*Task requirements*
Reproduce the material below word for word, from the first line to the last.

*Source data*
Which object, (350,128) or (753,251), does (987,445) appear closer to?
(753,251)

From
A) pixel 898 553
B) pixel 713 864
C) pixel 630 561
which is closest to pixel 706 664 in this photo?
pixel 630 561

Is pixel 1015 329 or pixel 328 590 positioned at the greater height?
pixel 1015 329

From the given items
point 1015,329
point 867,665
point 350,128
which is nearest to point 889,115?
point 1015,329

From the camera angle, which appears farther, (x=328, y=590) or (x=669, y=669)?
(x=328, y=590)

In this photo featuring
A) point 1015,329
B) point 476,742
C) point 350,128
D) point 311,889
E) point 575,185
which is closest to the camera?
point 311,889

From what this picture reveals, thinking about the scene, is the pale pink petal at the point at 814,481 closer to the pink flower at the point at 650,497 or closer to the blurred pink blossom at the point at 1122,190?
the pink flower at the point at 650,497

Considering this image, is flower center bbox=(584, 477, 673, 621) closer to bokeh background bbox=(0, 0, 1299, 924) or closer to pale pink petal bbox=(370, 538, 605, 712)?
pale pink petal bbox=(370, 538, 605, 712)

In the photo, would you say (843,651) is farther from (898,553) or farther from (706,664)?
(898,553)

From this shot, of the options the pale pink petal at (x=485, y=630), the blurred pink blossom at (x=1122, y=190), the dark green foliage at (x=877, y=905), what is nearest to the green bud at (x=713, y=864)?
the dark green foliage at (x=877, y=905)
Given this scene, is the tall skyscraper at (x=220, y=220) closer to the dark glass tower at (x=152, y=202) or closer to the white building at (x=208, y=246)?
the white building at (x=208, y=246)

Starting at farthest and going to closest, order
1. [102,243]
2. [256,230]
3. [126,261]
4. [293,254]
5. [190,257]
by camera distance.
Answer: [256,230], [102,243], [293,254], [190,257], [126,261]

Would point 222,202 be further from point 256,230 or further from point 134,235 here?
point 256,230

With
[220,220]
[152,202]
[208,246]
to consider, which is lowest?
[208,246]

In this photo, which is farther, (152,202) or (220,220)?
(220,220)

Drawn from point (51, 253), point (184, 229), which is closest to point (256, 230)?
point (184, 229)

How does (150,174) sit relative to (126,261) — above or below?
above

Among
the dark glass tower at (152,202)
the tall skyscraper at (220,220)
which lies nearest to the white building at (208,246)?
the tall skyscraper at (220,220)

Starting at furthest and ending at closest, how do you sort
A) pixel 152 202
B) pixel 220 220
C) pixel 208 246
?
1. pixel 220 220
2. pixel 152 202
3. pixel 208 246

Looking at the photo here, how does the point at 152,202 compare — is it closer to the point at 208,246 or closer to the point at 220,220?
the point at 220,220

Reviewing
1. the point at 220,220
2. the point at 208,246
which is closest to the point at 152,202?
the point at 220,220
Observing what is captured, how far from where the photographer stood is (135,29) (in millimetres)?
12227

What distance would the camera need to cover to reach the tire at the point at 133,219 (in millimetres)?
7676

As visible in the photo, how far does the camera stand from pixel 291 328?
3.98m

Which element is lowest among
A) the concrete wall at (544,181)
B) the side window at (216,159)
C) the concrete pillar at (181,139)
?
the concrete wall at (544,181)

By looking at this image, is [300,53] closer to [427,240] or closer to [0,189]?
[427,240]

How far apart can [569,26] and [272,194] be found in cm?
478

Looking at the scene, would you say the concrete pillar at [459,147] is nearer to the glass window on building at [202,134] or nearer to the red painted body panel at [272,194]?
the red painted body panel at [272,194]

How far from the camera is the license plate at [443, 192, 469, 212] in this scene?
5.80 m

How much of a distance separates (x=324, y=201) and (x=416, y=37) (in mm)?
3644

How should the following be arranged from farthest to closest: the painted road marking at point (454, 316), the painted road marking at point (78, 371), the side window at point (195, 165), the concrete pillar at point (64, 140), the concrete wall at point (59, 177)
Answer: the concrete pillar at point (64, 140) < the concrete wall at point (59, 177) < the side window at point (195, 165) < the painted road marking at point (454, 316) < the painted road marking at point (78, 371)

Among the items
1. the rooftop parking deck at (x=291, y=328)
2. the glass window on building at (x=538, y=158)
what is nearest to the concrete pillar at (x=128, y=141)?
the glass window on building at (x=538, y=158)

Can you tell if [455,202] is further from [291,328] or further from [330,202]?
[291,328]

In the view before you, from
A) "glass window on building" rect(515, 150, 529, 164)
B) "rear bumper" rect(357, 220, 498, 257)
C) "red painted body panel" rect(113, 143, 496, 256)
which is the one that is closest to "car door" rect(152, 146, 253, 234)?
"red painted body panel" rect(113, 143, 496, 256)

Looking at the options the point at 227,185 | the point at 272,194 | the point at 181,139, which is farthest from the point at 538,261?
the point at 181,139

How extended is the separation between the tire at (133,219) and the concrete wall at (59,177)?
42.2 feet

*Written response*
Which object, (350,128) or (753,251), does (987,445) appear closer to?
(753,251)

From
A) pixel 898 553
B) pixel 713 864
C) pixel 630 561
which is closest to pixel 706 664 in this photo?
pixel 630 561

Is pixel 1015 329 or pixel 328 590 positioned at the greater height?
pixel 1015 329

From the given items
point 1015,329
point 867,665
point 350,128
which is nearest to point 889,115?
point 1015,329

From the camera angle, which appears farther, (x=328, y=590) or (x=669, y=669)?
(x=328, y=590)

In this photo featuring
A) point 1015,329
B) point 476,742
C) point 350,128
D) point 311,889
E) point 575,185
which is closest to the camera?
point 311,889

From what this picture reveals, thinking about the scene, is the pale pink petal at the point at 814,481 closer to the pink flower at the point at 650,497 or closer to the blurred pink blossom at the point at 1122,190?
the pink flower at the point at 650,497

Considering this image, is flower center bbox=(584, 477, 673, 621) closer to bokeh background bbox=(0, 0, 1299, 924) or closer to pale pink petal bbox=(370, 538, 605, 712)?
pale pink petal bbox=(370, 538, 605, 712)

In the photo, would you say (843,651) is farther from (898,553) or farther from (706,664)?
(898,553)

From this shot, of the options the pale pink petal at (x=485, y=630), the blurred pink blossom at (x=1122, y=190), the dark green foliage at (x=877, y=905), what is nearest to the green bud at (x=713, y=864)?
the dark green foliage at (x=877, y=905)
Given this scene, is the tall skyscraper at (x=220, y=220) closer to the dark glass tower at (x=152, y=202) or closer to the white building at (x=208, y=246)?
the white building at (x=208, y=246)

Starting at farthest and going to closest, order
1. [102,243]
2. [256,230]
3. [126,261]
4. [293,254]
5. [190,257]
by camera distance.
Answer: [256,230], [102,243], [293,254], [190,257], [126,261]

Would point 222,202 be further from point 256,230 or further from point 134,235 here?
point 256,230

With
[220,220]
[152,202]
[208,246]
to consider, which is lowest?
[208,246]

In this photo, which is farther, (152,202) or (220,220)?
(220,220)

Drawn from point (51, 253), point (184, 229), which is closest to point (256, 230)?
point (184, 229)

How does (150,174) sit relative to (126,261) — above or below?
above

Among
the dark glass tower at (152,202)
the tall skyscraper at (220,220)
which lies nearest to the white building at (208,246)?
the tall skyscraper at (220,220)

Starting at furthest and ending at closest, how do you sort
A) pixel 152 202
B) pixel 220 220
C) pixel 208 246
?
1. pixel 220 220
2. pixel 152 202
3. pixel 208 246

Looking at the photo here, how does the point at 152,202 compare — is it closer to the point at 208,246 or closer to the point at 220,220?
the point at 220,220

Reviewing
1. the point at 220,220
2. the point at 208,246
which is closest to the point at 152,202?
the point at 220,220
Observing what is captured, how far from where the photographer stood is (135,29) (in millimetres)?
12227

What distance would the camera need to cover to reach the tire at the point at 133,219 (in millimetres)?
7676

As visible in the photo, how far does the camera stand from pixel 291 328?
3.98m

Which element is lowest among
A) the concrete wall at (544,181)
B) the side window at (216,159)
C) the concrete pillar at (181,139)
?
the concrete wall at (544,181)

By looking at this image, is [300,53] closer to [427,240] or closer to [0,189]?
[427,240]

How far apart can [569,26] and [272,194] be found in cm?
478

Looking at the scene, would you say the concrete pillar at [459,147] is nearer to the glass window on building at [202,134] or nearer to the red painted body panel at [272,194]?
the red painted body panel at [272,194]

How far from the camera is the license plate at [443, 192, 469, 212] in this scene?
5.80 m

How much of a distance separates (x=324, y=201) and (x=416, y=37) (in mm)?
3644

How should the following be arranged from farthest to closest: the painted road marking at point (454, 316), the painted road marking at point (78, 371), the side window at point (195, 165), the concrete pillar at point (64, 140), the concrete wall at point (59, 177)
Answer: the concrete pillar at point (64, 140) < the concrete wall at point (59, 177) < the side window at point (195, 165) < the painted road marking at point (454, 316) < the painted road marking at point (78, 371)

Among the items
1. the rooftop parking deck at (x=291, y=328)
2. the glass window on building at (x=538, y=158)
what is nearest to the concrete pillar at (x=128, y=141)?
the glass window on building at (x=538, y=158)

Can you tell if [455,202] is further from [291,328] or further from [330,202]?
[291,328]

In the view before you, from
A) "glass window on building" rect(515, 150, 529, 164)
B) "rear bumper" rect(357, 220, 498, 257)
C) "red painted body panel" rect(113, 143, 496, 256)
which is the one that is closest to "car door" rect(152, 146, 253, 234)?
"red painted body panel" rect(113, 143, 496, 256)

Looking at the options the point at 227,185 | the point at 272,194 | the point at 181,139, which is farthest from the point at 538,261?
the point at 181,139

How extended is the separation between the tire at (133,219) and the concrete wall at (59,177)?
42.2 feet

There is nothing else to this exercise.